◆ **What you are asked to do**:
Turn the material, starting with the line that contains "Of pixel 121" and going on through its last line, into a Markdown table with the columns Row and Line. Put one line in each row, number the rows, and leave out blank lines.

__________

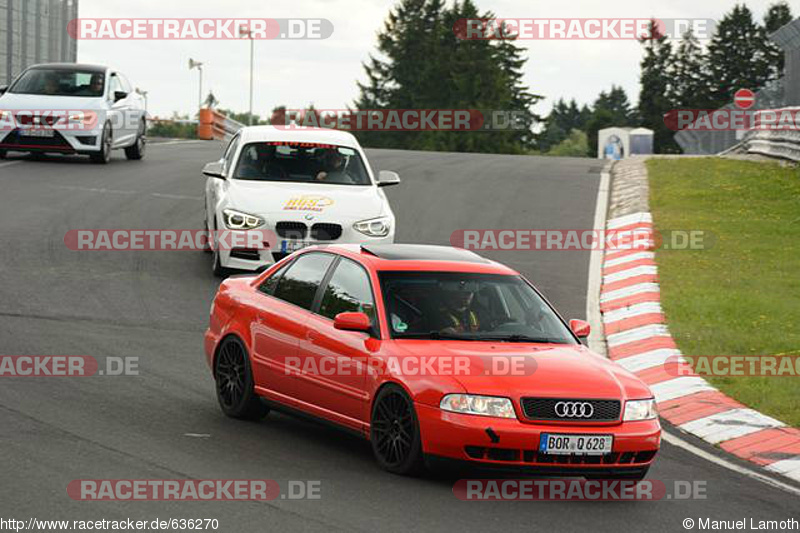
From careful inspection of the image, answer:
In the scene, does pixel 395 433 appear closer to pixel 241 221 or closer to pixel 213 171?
pixel 241 221

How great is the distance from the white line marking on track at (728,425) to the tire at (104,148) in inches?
720

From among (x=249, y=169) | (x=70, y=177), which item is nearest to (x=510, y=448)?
(x=249, y=169)

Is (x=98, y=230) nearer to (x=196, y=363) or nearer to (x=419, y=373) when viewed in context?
(x=196, y=363)

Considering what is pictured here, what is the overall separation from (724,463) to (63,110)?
1898 cm

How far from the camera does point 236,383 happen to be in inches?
401

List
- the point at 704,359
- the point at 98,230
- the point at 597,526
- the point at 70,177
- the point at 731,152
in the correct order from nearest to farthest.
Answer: the point at 597,526
the point at 704,359
the point at 98,230
the point at 70,177
the point at 731,152

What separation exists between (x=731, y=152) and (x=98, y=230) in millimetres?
24281

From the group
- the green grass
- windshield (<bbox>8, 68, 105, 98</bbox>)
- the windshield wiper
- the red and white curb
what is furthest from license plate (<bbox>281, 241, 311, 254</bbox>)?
windshield (<bbox>8, 68, 105, 98</bbox>)

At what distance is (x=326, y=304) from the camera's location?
9.57 m

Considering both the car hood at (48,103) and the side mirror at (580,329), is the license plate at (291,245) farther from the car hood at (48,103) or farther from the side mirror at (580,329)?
the car hood at (48,103)

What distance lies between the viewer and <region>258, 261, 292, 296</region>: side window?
33.7 ft

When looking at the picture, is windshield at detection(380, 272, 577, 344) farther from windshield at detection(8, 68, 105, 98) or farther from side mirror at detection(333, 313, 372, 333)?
windshield at detection(8, 68, 105, 98)

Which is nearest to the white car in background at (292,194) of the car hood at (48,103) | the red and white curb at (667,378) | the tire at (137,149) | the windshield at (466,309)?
the red and white curb at (667,378)

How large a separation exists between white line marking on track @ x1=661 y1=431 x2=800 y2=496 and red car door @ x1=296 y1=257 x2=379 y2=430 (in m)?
2.59
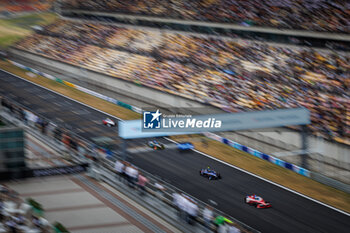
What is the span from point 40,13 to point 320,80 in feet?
176

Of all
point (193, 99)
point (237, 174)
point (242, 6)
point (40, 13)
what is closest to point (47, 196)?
point (237, 174)

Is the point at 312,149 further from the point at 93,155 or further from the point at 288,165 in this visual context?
the point at 93,155

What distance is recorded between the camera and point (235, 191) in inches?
967

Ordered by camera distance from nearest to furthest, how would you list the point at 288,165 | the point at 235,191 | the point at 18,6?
1. the point at 235,191
2. the point at 288,165
3. the point at 18,6

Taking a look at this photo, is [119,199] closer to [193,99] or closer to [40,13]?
[193,99]

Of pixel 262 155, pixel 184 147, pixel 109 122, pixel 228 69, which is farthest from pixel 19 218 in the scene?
pixel 228 69

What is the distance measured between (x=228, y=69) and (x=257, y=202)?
721 inches

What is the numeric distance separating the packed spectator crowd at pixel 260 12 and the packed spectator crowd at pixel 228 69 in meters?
1.89

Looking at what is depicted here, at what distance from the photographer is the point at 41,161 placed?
2542 cm

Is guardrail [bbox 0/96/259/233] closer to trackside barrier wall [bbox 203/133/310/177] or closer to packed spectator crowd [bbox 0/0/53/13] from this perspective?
trackside barrier wall [bbox 203/133/310/177]

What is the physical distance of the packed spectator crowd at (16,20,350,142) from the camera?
30.7 m

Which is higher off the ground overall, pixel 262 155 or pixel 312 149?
pixel 312 149

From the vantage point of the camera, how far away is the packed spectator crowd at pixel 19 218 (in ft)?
54.6

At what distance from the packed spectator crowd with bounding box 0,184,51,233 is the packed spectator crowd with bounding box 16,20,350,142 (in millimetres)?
15946
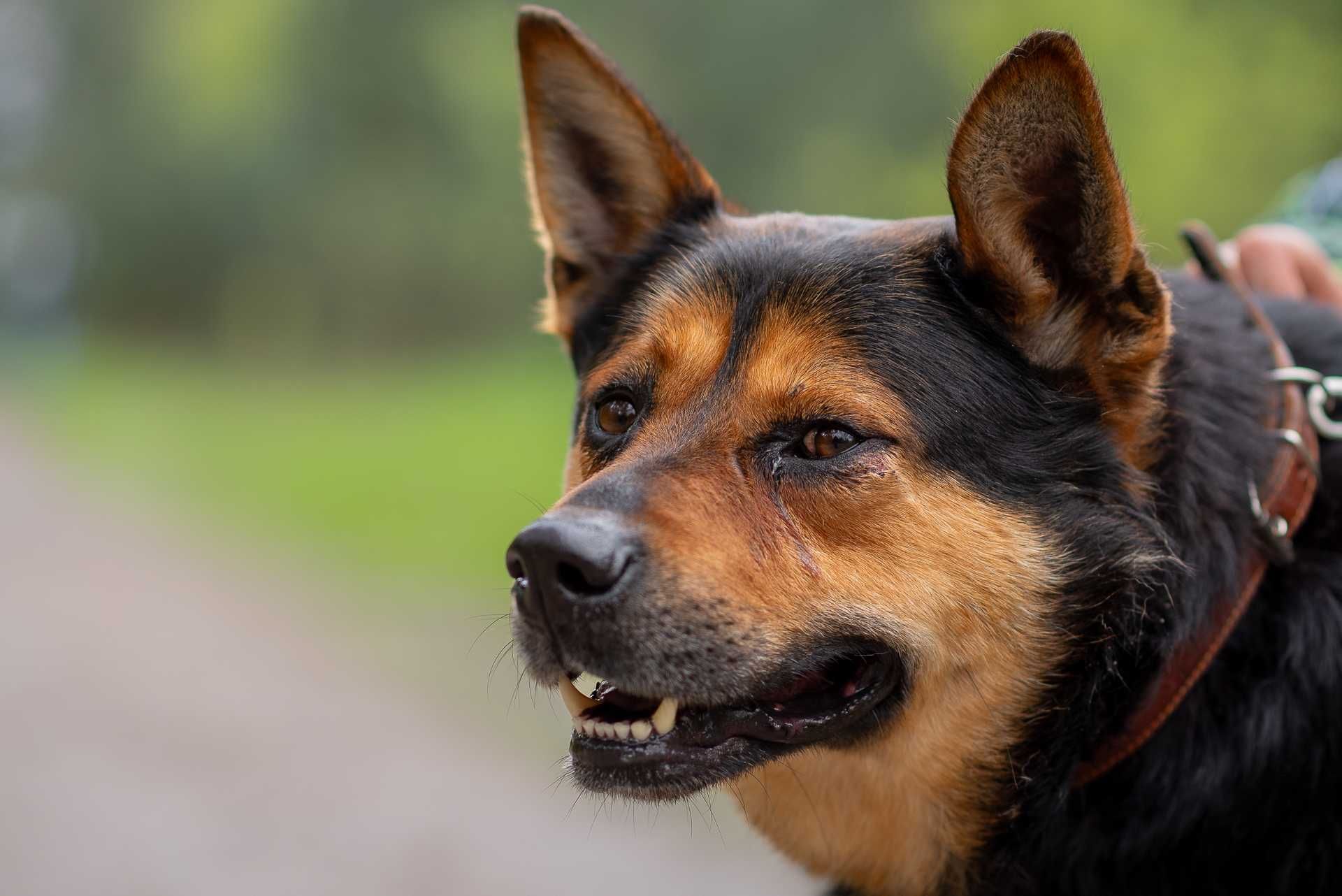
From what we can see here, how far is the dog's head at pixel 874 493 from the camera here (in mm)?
2703

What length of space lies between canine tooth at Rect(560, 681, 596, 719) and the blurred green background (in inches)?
206

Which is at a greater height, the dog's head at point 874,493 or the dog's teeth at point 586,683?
the dog's head at point 874,493

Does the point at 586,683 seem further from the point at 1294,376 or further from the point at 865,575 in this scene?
the point at 1294,376

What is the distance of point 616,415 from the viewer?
3328 millimetres

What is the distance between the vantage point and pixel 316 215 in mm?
22000

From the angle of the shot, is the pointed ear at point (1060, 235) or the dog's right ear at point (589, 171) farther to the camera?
the dog's right ear at point (589, 171)

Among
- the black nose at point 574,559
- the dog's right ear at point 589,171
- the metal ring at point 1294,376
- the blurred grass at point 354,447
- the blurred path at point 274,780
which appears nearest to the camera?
the black nose at point 574,559

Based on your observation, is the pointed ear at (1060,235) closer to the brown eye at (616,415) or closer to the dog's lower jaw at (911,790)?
the dog's lower jaw at (911,790)

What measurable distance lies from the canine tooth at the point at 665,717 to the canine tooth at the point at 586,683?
154 millimetres

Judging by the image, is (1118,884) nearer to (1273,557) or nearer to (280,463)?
(1273,557)

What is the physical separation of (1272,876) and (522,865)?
307cm

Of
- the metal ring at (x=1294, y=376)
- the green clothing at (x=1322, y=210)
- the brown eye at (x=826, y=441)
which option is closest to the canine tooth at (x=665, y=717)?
the brown eye at (x=826, y=441)

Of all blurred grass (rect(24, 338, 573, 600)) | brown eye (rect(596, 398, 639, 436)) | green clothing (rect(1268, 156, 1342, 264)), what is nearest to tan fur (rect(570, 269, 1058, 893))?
brown eye (rect(596, 398, 639, 436))

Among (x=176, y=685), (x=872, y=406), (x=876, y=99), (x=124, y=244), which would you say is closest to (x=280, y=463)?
(x=176, y=685)
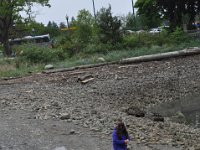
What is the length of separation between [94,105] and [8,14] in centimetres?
3120

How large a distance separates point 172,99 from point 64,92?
511 centimetres

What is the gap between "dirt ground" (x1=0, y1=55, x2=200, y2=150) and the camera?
517 inches

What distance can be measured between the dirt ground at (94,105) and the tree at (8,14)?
22450mm

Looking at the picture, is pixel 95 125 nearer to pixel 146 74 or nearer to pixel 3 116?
pixel 3 116

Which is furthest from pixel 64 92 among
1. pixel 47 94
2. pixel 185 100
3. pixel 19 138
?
pixel 19 138

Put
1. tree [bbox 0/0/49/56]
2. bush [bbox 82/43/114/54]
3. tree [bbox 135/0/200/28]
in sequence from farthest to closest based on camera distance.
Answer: tree [bbox 135/0/200/28]
tree [bbox 0/0/49/56]
bush [bbox 82/43/114/54]

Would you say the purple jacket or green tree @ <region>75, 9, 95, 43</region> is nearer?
the purple jacket

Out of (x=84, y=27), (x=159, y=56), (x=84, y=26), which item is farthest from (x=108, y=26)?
(x=84, y=26)

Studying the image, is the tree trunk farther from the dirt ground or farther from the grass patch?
the dirt ground

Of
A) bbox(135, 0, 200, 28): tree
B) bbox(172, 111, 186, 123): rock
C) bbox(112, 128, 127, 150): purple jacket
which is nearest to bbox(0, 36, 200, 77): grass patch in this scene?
bbox(172, 111, 186, 123): rock

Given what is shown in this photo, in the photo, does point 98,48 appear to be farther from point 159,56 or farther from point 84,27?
point 84,27

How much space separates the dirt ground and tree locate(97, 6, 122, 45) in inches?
308

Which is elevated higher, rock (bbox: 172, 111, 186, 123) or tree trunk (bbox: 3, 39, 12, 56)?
tree trunk (bbox: 3, 39, 12, 56)

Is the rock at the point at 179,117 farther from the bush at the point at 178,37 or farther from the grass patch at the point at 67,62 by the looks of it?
the bush at the point at 178,37
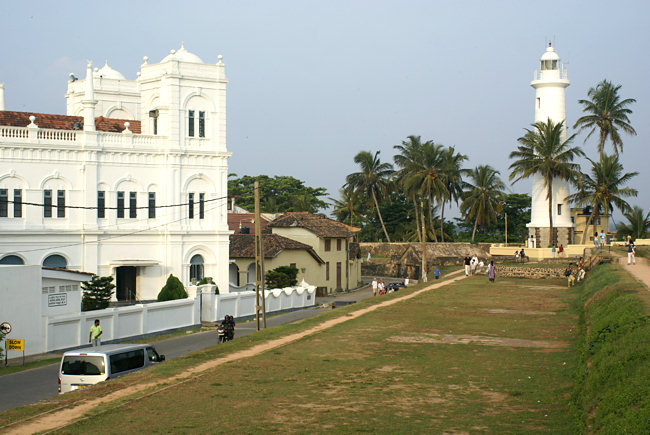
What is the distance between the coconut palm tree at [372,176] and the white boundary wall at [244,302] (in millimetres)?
36367

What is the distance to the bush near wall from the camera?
34.6ft

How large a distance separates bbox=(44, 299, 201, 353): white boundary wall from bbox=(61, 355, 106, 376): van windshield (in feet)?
33.1

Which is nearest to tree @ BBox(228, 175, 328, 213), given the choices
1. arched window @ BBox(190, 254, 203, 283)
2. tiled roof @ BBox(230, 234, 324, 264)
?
tiled roof @ BBox(230, 234, 324, 264)

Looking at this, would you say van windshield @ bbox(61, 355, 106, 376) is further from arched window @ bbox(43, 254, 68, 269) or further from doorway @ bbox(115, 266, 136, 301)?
doorway @ bbox(115, 266, 136, 301)

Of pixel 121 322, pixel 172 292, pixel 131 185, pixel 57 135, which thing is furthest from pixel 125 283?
pixel 121 322

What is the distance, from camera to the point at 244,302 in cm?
4022

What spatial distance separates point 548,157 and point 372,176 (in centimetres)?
2537

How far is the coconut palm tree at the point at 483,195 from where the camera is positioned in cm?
7662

__________

◆ **Complete answer**:
| Row | Line |
|---|---|
| 1 | Of pixel 121 322, pixel 172 292, pixel 131 185, pixel 57 135, which thing is furthest from pixel 125 283? |
| 2 | pixel 121 322 |
| 3 | What is the distance, from camera to the point at 244,302 in cm? |
| 4 | 4022 |
| 5 | What spatial distance separates point 548,157 and point 372,176 (in centimetres)? |
| 6 | 2537 |
| 7 | How far is the coconut palm tree at the point at 483,195 from where the camera is positioned in cm? |
| 8 | 7662 |